Tra loro, Monti è quello che ha dovuto fare più in fretta, quello la cui "riconversione" al web è stata la più pirotecnica. Dal loden ai cinguettii in 140 caratteri il passo non era breve. Proforma, la società di comunicazione che ha fatto ottime cose anche con Vendola, gli ha dato una mano fondamentale. E così è su Twitter che il professore ha annunciato la "salita in politica". Su Fb ha condiviso il suo primo spot e aggiunto quelle note personali (i film preferiti, gli affetti) che nell'anno di governo erano state impenetrabili. E pazienza se poi questa accelerazione ha mostrato anche una certa ingenuità digitale (le faccine, i Wow). Ma Monti è stato anche il primo a usare Vine (app che consente di fare video di 6 secondi) per uno spot elettorale. Vine è la novità del momento, un territorio ancora non egemonizzato, eppure a parte Vendola, che si è offerto di rispondere ad una vera e propria "vine-intervista" su Unita.it, i più l'hanno snobbato.

vineIl segretario del Pd si è mantenuto fedele alla sua linea: "La comunicazione sta alla politica come la finanza sta all’economia: utili entrambe, ma non possono prendere il comando". Questo non significa che anche Bersani non abbia giocato la sua partita in rete. Lo ha fatto grazie al sito del Pd, che con la direzione di Tiziana Ragni spesso è entrato nei titoli di giornali e siti (con i doodle, la satira dei Fantastici 5); con le dirette streaming di Youdem; e poi attraverso i canali Fb e Twitter, dove il segretario (e il suo staff) ha alternato la comunicazione ufficiale a quella più informale (la foto con Renzi dopo le primarie, quelle dei giri per l'Italia).

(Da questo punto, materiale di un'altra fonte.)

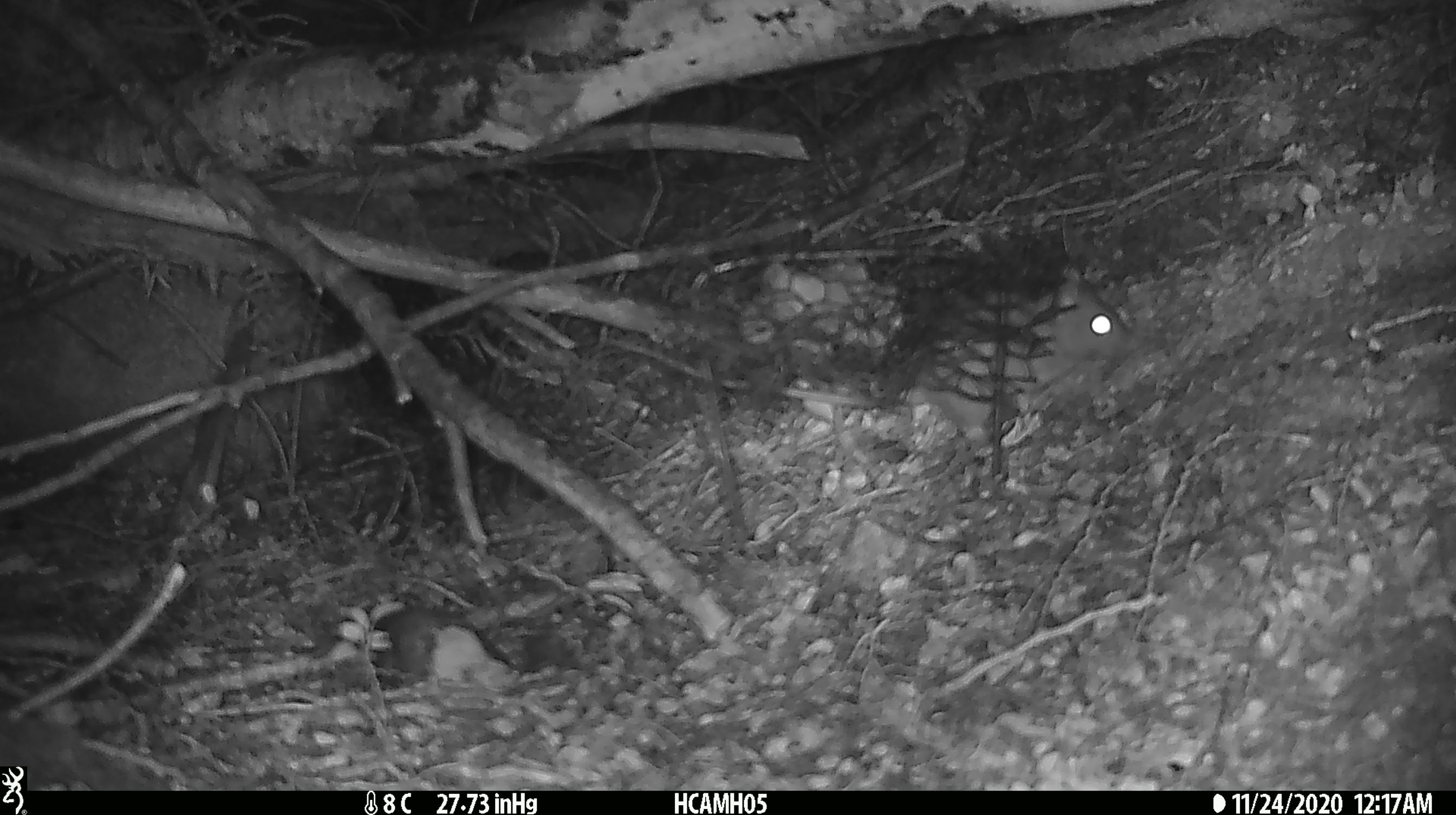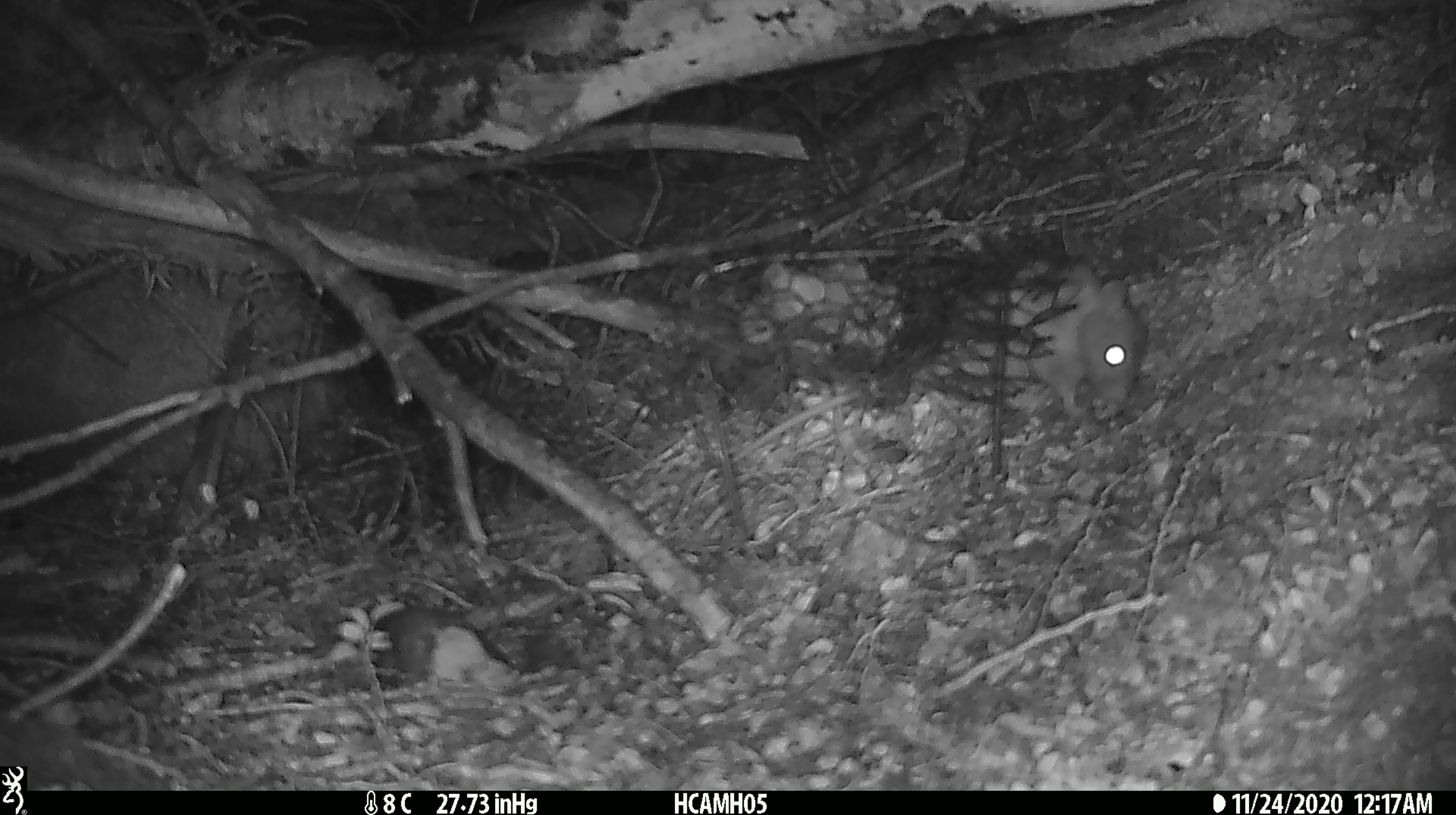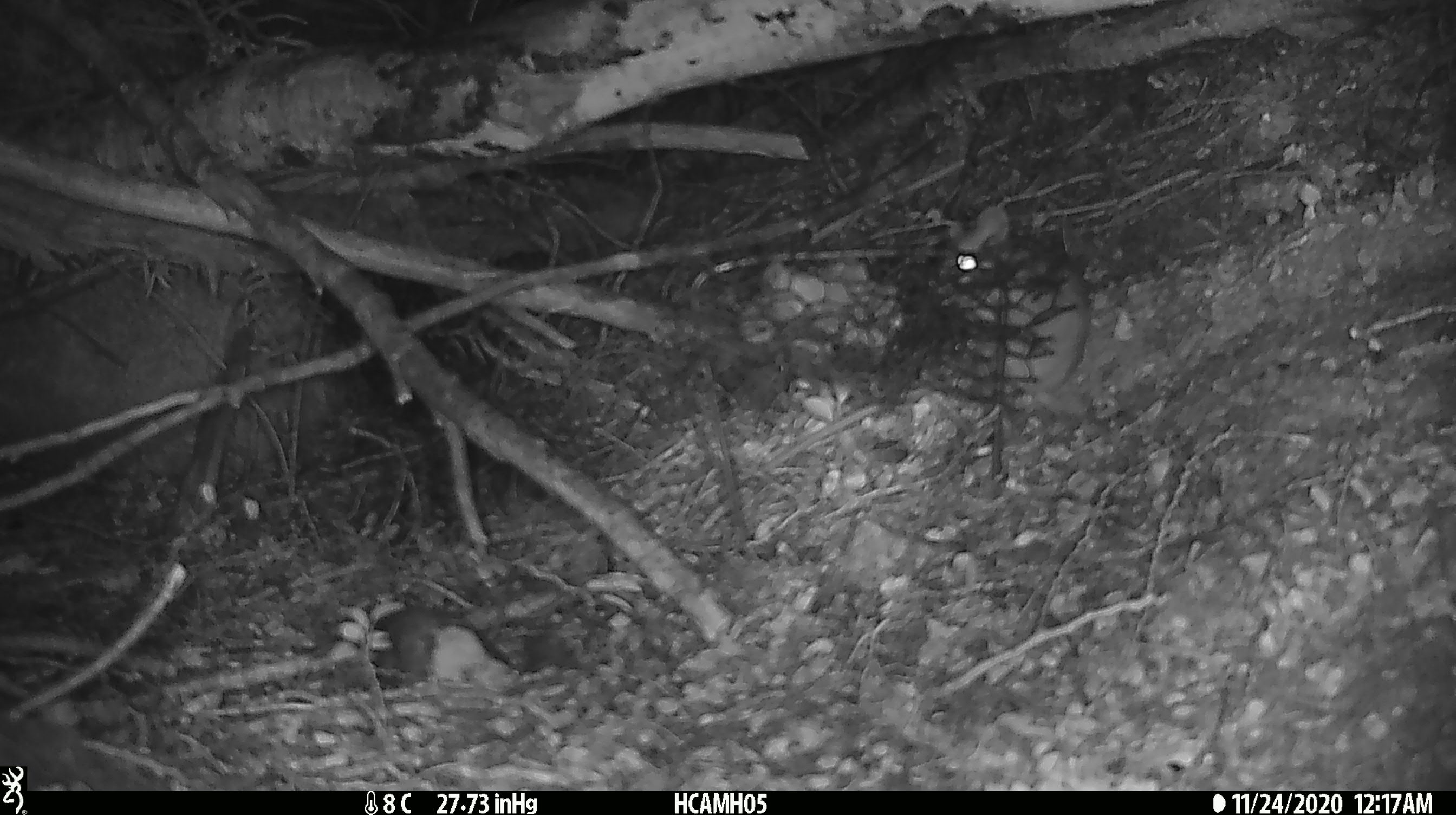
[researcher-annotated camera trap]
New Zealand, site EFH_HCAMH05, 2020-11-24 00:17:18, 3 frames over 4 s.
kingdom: Animalia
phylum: Chordata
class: Mammalia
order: Rodentia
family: Muridae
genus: Rattus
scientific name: Rattus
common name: rat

Assieme ai Marxisti per Tabacci, poi, Bersani ha collezionato il fan club più divertente: quello del "Bersani Vittorioso", Tumblr che in una serie di fotomontaggi lo immagina trionfante dappertutto, dalle copertine dei Queen alle finali delle Olimpiadi.

Silvio Berlusconi ha preferito invece la bulimia televisiva. Antonio Palmieri, il responsabile della comunicazione digitale del Pdl, ci ha provato a instradare il Cavaliere sui sentieri del web, ma con scarsi risultati. Non che Berlusconi non ne abbia intuito le potenzialità. Ha parlato dei social in continuazione, ma poi li ha disertati ("pieni di cattiverie inutili", come li ha definiti), facendo gestire tutto alla sua squadra. O peggio a dei "volenterosi digitali". Che, tra l'altro, mentre lui si divideva tra una TeleJulie e un Santoro, twittavano cose come: "Raitre fa cagare...La Gabbanelli sembra la Bindi...Servi della sinistra e delle banche...". E' il tweet-boomerang comparso e poi fatto sparire dall'account @berlusconi2013: poi dice le cattiverie.

Grillo ha raccolto il lavoro di anni di presenza massiccia in rete (e di studiata assenza televisiva) a San Giovanni, dove ha potuto cancellare la figuraccia delle Parlamentarie, quello che doveva essere lo strumento web per eccellenza del M5S e si era trasformato in un imbuto con molte ombre (da quelle sulla poca trasparenza del meccanismo, a quelle sull'inconsistenza delle candidature).